The Hong Kong stock exchange has become the world’s busiest in terms of initial public offerings (IPOs) this year. Beijing is supportive of mainland Chinese companies wishing to raise capital in Hong Kong, making it easier to do so. Indeed, there is good reason for Chinese companies to turn to Hong Kong. Funds are raised in the Hong Kong dollar, a fully convertible currency that can be used for global transactions.
Other push and pull factors are at work too. Facing a tide of anti-China sentiment, Chinese entrepreneurs are generally no longer attracted to listing in New York. For the 286 mainland Chinese companies already listed in New York, there is a “homecoming” trend of seeking an alternative listing in Hong Kong, amid reports that the US government may delist them. Consequently, Hong Kong is playing a more pivotal role for companies seeking funding.
Perhaps the factor that helps most is the sheer amount of Chinese money in the market.
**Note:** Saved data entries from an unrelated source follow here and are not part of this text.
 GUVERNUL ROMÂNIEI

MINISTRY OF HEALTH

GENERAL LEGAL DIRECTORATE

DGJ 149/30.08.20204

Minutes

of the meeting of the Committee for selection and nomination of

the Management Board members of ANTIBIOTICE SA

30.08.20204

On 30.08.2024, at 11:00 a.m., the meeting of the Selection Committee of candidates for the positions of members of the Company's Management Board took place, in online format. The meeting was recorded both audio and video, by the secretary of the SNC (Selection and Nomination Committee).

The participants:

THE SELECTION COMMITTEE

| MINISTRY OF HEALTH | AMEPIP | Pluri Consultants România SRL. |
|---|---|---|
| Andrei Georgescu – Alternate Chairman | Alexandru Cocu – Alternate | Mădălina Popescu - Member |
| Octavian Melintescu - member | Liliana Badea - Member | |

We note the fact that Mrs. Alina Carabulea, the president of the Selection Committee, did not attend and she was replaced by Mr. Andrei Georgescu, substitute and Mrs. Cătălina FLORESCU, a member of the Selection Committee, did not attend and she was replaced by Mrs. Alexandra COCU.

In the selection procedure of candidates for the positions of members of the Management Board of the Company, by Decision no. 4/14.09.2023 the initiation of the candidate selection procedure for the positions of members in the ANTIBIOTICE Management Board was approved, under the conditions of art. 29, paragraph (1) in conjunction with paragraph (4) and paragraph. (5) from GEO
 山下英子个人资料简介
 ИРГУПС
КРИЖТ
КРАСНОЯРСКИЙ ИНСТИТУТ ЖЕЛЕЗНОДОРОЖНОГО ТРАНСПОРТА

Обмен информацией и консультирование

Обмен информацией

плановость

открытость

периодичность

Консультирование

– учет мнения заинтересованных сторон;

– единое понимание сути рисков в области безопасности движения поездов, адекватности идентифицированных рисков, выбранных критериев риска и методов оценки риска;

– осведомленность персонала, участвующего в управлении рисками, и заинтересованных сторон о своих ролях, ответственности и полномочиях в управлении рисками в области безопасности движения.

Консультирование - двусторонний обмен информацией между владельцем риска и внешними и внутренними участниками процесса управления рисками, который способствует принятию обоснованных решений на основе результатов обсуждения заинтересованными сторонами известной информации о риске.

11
Without this money, it would be difficult for Hong Kong to find sufficient demand for its growing supply of IPOs and other financial products.

However, there is also an irony here, for Hong Kong may be an unintended beneficiary of the severe downturn in China’s property market. Much of Chinese household savings, previously focused on real estate investments, has fled into bank deposits, but some of the money is finding its way into Hong Kong’s capital market. Although the mainland is subject to capital controls, Hong Kong offers Chinese investors more flexibility with their money.